**TASK PROMPT:** Copy everything in the data below exactly except the pictures.

**DATA:**
*** Begin section ***

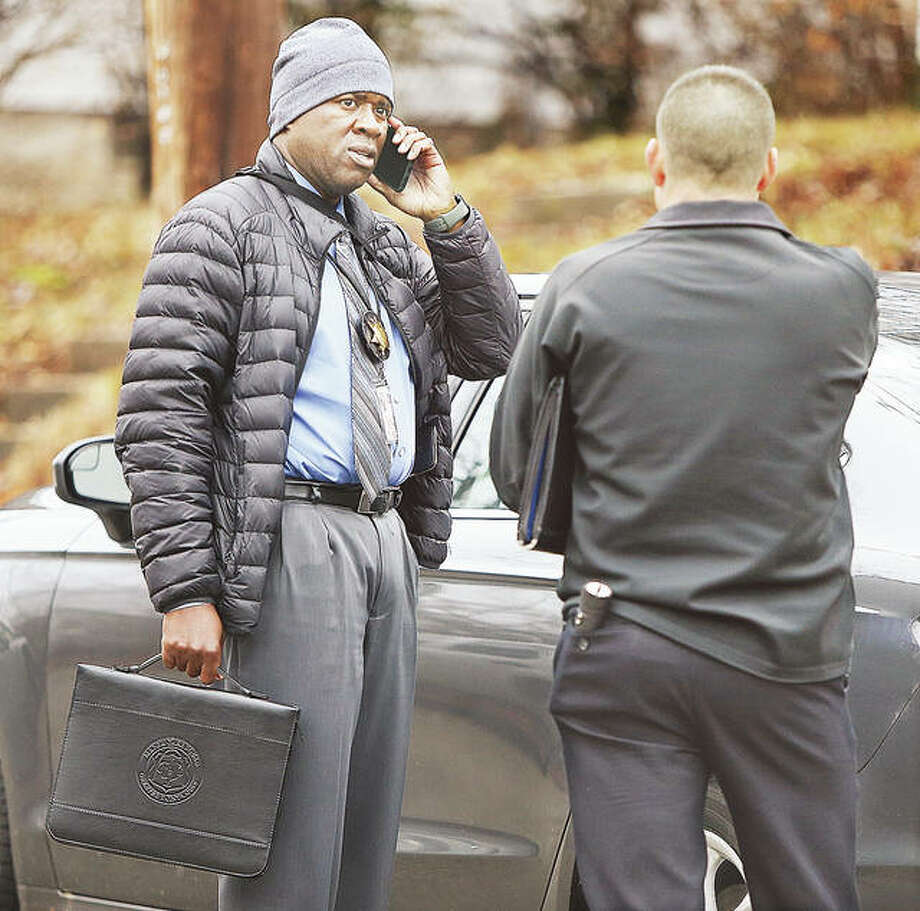 Members of the Illinois State Police Violent Crime Unit, which is handling the investigation, confer at the scene Friday morning. Police were on the scene for about six hours processing evidence and talking to neighbors. Photo: John Badman | The Telegraph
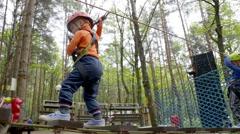 Little boy in helmet walks by pendant path - stock footage
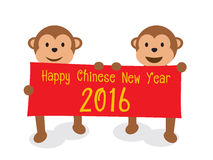 Monkeys holding board Happy Chinese New Year 2016 Royalty Free Stock Photos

*** End section ***

**THE COMPLETED TASK:**
 Members of the Illinois State Police Violent Crime Unit, which is handling the investigation, confer at the scene Friday morning. Police were on the scene for about six hours processing evidence and talking to neighbors. Photo: John Badman | The Telegraph
 Little boy in helmet walks by pendant path - stock footage
 Monkeys holding board Happy Chinese New Year 2016 Royalty Free Stock Photos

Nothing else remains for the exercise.